Are you concerned that your investment portfolio may not earn the returns required to achieve your life goals? If so, what are you doing to allay your fears?

In this article, we discuss investment plasticity — the ability of your portfolio to adapt to any shortfall in returns, so that you can achieve your top-priority life goals.

Investment plasticity is similar to “neuroplasticity”, a term scientists use to refer to your brain’s ability to change throughout your life. Below, we discuss the factors that determine your portfolio’s investment plasticity.

Why plasticity? Suppose your investment has to earn an 11 per cent annualised return for 25 years to accumulate Rs 10 crore in your retirement account.

Your portfolio may suffer losses in some years, may earn positive, but lower than 11 per cent returns in several years, and may generate a higher than 11 per cent return occasionally. You may fail to achieve your objective if the shortfall in returns is not made good by the higher-than-required-return occasionally. The problem is there is little you can do to protect your portfolio from earning a lower-than-required return. You know the interest rate that a bond will pay till maturity. This makes bonds an ideal investment to achieve life goals; the actual return is typically the same as the expected return. The issue, however, is that bond returns are typically no more than 9 per cent.

This means you have to invest in equity if you require a higher return. But investing in equity exposes you to the risk of earning lower-than-required returns, as equity returns are dependent on market conditions. So, how can you increase the likelihood of achieving your life goals, even if you cannot significantly reduce your equity investment risk?

You should increase your portfolio’s investment plasticity. That is, your total investments should be such that a shortfall in return in, say, your retirement account can be made good by other investments that you own. So, what determines investment plasticity?

Enhancing plasticity As a working executive, you can improve your portfolio’s investment plasticity by applying what we call the hierarchy-fungible rule.

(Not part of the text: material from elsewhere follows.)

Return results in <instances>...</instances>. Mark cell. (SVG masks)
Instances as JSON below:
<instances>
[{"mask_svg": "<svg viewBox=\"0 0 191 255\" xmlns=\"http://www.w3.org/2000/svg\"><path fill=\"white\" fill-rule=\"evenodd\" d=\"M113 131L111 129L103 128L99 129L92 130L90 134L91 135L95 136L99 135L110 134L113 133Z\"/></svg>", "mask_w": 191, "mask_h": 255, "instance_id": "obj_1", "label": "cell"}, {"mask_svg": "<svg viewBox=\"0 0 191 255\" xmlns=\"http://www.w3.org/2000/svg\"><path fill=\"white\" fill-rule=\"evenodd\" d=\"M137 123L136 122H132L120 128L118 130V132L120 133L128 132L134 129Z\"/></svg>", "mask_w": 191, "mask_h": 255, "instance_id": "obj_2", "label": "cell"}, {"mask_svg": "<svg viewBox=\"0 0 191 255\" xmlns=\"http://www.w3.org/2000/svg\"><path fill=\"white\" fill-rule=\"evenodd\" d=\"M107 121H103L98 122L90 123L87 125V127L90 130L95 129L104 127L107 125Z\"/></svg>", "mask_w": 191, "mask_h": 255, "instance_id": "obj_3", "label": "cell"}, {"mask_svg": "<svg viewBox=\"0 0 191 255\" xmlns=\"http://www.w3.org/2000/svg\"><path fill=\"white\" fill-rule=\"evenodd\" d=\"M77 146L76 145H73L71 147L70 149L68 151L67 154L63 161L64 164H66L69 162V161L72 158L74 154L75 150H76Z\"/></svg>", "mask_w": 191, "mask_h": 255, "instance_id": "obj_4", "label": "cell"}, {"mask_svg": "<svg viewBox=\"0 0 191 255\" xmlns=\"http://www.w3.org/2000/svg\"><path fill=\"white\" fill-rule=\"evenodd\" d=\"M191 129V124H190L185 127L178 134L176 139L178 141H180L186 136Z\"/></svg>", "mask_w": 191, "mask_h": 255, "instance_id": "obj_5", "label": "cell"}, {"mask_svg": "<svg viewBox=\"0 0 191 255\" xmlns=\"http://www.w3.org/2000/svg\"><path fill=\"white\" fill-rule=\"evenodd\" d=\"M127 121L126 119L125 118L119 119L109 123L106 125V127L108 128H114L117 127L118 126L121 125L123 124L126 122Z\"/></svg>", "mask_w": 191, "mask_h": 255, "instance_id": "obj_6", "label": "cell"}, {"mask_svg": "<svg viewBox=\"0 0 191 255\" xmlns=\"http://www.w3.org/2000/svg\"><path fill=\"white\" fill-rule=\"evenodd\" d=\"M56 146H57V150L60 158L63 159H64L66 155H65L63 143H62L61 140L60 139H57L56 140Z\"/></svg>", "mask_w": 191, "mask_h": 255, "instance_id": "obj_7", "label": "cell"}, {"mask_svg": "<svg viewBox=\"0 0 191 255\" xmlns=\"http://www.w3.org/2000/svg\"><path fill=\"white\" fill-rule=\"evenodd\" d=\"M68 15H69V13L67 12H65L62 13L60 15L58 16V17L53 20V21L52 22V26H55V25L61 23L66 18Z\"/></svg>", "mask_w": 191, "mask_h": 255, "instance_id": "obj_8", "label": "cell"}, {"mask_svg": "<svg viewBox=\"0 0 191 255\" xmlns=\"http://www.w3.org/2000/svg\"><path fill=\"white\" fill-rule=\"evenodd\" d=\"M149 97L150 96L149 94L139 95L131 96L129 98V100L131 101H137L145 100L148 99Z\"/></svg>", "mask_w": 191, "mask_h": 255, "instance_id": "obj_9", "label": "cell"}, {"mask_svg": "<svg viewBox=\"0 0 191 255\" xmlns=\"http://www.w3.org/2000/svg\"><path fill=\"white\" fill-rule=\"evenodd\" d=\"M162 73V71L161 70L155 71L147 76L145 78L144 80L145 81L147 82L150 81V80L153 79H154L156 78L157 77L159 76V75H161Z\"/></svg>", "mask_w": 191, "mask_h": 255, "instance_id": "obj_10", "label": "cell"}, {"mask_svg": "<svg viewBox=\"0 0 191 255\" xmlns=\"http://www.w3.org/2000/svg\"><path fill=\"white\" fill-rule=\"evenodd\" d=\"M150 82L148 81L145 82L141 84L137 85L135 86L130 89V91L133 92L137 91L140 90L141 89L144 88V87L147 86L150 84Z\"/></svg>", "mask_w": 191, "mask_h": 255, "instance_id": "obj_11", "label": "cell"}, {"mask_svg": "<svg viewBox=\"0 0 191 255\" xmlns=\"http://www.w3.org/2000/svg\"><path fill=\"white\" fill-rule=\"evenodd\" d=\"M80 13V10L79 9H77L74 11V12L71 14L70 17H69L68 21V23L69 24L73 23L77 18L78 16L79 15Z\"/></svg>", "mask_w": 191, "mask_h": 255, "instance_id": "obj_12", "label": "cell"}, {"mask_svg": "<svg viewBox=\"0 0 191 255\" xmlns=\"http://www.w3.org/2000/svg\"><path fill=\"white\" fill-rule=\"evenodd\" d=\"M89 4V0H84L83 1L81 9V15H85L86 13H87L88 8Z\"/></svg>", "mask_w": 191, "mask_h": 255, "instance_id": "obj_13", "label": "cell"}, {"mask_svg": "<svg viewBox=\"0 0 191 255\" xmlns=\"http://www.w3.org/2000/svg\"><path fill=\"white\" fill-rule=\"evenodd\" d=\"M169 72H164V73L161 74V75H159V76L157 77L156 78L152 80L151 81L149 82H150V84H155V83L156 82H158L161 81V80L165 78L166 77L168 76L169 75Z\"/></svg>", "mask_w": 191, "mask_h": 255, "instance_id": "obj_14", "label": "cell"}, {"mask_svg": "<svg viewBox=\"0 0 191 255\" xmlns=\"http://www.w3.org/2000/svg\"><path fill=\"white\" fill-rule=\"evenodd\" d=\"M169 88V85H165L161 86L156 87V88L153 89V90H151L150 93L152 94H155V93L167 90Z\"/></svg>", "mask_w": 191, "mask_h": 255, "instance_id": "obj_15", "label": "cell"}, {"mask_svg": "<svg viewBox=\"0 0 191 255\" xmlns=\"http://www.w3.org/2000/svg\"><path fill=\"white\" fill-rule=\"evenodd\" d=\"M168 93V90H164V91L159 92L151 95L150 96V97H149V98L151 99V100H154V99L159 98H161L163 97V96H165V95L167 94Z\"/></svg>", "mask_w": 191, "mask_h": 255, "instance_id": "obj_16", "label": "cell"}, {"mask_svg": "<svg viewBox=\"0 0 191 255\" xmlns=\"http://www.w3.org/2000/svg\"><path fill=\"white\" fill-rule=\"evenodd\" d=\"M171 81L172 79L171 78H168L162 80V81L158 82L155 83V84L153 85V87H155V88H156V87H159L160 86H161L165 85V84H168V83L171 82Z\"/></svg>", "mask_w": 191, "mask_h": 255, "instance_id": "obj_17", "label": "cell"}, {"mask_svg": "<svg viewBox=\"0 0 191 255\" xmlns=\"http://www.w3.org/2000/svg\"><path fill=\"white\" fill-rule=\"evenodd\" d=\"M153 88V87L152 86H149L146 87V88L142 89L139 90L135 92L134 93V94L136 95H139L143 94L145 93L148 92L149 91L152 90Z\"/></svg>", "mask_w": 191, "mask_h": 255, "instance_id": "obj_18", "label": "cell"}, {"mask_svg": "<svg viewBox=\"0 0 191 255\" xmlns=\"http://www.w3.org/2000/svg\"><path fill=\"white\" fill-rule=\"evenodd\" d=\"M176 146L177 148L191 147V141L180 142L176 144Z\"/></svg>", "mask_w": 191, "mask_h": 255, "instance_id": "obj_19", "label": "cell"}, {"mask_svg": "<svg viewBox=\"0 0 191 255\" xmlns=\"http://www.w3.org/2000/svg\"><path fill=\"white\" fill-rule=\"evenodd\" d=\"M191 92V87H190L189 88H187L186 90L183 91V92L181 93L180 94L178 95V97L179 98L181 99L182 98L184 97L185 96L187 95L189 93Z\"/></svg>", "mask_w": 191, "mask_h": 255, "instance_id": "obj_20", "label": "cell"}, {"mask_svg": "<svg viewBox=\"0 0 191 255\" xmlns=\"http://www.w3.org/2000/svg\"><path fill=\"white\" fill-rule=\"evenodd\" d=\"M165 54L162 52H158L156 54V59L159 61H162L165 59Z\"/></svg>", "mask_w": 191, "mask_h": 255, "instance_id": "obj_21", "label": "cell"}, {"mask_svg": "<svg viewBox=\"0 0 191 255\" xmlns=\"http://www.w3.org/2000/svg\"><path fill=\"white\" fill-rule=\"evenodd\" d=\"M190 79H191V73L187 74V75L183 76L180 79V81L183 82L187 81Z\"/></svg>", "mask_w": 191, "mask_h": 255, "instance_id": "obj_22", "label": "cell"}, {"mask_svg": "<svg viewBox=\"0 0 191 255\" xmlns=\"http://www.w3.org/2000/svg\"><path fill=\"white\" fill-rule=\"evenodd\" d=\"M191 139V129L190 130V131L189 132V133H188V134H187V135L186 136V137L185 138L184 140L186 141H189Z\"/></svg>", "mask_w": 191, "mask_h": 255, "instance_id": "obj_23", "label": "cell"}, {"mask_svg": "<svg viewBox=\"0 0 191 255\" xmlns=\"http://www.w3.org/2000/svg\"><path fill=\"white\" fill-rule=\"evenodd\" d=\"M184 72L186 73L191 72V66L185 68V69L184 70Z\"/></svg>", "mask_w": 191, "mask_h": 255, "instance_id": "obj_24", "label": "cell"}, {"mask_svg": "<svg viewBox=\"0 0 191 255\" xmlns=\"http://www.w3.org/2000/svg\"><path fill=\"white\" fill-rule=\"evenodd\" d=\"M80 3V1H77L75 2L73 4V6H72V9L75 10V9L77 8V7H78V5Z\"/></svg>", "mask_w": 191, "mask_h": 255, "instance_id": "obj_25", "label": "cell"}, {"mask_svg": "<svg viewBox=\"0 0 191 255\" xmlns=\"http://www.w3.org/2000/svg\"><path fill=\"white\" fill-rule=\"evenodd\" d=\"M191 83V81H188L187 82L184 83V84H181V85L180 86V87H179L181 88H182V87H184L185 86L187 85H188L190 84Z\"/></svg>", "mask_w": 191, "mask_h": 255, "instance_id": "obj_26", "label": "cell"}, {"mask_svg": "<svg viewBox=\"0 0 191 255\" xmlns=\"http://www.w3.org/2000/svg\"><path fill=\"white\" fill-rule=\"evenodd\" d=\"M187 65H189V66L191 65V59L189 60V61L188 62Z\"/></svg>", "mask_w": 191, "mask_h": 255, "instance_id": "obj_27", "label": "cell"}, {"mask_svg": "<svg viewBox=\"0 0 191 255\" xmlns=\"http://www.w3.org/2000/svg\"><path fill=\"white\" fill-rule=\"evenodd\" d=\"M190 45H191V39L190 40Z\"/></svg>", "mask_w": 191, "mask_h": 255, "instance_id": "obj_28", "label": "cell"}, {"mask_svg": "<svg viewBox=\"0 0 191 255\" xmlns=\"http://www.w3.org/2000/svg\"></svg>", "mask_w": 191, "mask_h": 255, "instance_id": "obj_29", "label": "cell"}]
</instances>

That is, if you have a shortfall in your top-priority goals, you should transfer money from investments mapped to your low-priority goals.

But not the other way round.

For example, suppose you have investments mapped to achieving five life goals — your child’s college education, buying a house, a retirement account, exotic vacations and buying rare paintings, in the same order of priority. A shortfall in your child’s education account can be bridged by transferring investments from your “buying rare paintings” account. But that is possible only if you pursue several low-priority goals. So, the more investment accounts mapped to low-priority-goals, the greater your portfolio’s investment plasticity. But what if you are in the working-life side of the retirement risk zone, that is, the 10-years leading to your retirement?

You may not have too many life goals to pursue besides accumulating wealth in your retirement account. So, how can you enhance your portfolio’s investment plasticity? Besides your retirement account, your primary asset at this stage of life is your self-occupied house.

You should, hence, monetise your home equity to bridge the gap in your retirement account. You can do this through reverse-mortgage linked annuity − a product that pays you life-time cash flows using your home equity (for details, refer this column dated September 1, 2013).

Your portfolio’s investment plasticity, therefore, depends on the value of your home equity.

High investment plasticity helps reduces the chance of failing to achieve your top-priority life goals.

Besides the factors discussed above, your portfolio’s investment plasticity can be enhanced through your emergency fund.

Typically, investment plasticity is greater if your emergency fund is nine times your monthly expenses if you are a working executive and 15 times your monthly expenses if you are a retiree.